Stated problem — Quote exactly, and only, the lines from the one with "What distance do" through the end of the listing.

Information given —
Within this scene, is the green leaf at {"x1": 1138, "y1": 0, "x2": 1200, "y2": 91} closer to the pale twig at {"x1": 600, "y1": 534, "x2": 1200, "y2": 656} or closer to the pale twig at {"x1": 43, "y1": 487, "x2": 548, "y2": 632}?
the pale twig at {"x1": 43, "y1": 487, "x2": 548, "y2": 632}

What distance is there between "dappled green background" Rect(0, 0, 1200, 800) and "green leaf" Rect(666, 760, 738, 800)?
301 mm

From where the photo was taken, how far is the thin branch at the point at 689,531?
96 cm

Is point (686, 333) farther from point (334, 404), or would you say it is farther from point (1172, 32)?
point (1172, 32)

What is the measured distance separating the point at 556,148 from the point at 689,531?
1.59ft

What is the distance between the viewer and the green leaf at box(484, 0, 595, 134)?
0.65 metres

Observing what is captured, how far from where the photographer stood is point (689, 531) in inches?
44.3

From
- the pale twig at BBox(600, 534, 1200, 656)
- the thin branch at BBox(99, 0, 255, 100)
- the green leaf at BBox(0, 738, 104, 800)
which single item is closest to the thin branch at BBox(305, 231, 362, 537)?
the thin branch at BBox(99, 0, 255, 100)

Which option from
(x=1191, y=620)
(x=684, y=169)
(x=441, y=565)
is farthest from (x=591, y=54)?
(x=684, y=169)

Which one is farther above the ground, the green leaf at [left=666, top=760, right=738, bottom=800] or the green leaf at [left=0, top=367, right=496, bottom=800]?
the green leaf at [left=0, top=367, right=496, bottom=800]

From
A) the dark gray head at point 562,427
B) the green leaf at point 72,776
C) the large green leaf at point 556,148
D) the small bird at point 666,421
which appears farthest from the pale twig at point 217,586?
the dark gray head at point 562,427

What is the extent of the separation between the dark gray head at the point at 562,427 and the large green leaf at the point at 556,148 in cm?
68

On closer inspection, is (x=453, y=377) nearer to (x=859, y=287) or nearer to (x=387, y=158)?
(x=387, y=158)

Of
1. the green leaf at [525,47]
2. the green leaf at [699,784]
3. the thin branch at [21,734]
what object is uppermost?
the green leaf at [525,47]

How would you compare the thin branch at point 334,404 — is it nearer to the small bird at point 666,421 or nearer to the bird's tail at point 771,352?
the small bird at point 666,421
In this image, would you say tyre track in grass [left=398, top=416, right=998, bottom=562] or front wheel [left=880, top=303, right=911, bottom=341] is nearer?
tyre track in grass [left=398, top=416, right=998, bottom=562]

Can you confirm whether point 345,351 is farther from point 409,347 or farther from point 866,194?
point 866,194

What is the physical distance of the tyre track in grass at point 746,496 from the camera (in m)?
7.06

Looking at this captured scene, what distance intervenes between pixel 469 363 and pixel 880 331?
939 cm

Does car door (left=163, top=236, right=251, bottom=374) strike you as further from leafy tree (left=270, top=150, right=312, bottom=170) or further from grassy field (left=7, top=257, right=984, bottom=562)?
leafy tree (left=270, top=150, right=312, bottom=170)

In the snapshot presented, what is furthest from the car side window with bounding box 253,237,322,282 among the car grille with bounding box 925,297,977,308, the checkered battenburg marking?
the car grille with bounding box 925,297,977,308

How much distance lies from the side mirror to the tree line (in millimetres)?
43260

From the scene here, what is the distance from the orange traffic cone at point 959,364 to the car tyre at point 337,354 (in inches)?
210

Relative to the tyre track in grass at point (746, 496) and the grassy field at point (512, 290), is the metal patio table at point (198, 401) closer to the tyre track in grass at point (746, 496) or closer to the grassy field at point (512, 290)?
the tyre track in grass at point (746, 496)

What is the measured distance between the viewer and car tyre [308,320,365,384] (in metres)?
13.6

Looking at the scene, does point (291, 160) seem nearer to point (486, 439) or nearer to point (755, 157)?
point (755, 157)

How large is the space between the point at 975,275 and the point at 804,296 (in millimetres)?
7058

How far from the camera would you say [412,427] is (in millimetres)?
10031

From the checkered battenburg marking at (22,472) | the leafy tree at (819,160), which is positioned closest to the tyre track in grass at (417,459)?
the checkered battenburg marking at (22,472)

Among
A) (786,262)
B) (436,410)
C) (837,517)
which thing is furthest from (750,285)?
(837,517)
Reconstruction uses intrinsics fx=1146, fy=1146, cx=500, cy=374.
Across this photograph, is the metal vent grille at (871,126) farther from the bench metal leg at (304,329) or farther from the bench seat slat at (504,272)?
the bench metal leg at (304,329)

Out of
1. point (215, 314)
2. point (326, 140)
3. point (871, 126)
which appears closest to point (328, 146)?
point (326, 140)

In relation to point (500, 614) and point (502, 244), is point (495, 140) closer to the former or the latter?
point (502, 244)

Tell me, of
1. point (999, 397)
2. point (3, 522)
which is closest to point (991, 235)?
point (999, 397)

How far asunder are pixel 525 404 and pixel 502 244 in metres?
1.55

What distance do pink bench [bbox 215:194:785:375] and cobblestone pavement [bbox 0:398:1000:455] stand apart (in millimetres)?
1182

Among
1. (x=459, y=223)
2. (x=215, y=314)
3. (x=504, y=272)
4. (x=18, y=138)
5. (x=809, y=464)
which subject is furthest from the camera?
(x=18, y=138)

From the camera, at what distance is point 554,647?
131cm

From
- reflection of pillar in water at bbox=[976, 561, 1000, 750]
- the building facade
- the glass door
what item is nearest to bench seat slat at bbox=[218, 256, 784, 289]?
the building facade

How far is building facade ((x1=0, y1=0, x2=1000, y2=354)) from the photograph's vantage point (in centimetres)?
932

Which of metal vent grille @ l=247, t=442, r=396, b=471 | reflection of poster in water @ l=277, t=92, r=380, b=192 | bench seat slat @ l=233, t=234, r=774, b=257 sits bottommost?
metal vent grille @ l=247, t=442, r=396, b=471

Output of the task —
What distance do pink bench [bbox 215:194:785:375] and cobblestone pavement [bbox 0:398:1000:455] stand apart (in millimetres)?
1182

Among
1. (x=459, y=223)
2. (x=215, y=314)
3. (x=504, y=272)
4. (x=18, y=138)
5. (x=809, y=464)
which subject is furthest from the camera?
(x=18, y=138)

From the camera, at what distance is point 554,647?
131cm

From
- reflection of pillar in water at bbox=[976, 561, 1000, 750]
- the building facade
- the glass door
what item is nearest to bench seat slat at bbox=[218, 256, 784, 289]?
the building facade

How far is building facade ((x1=0, y1=0, x2=1000, y2=354)) from the photograph's vantage point (in centimetres)?
932

Which of metal vent grille @ l=247, t=442, r=396, b=471 | reflection of poster in water @ l=277, t=92, r=380, b=192 | bench seat slat @ l=233, t=234, r=774, b=257 sits bottommost?
metal vent grille @ l=247, t=442, r=396, b=471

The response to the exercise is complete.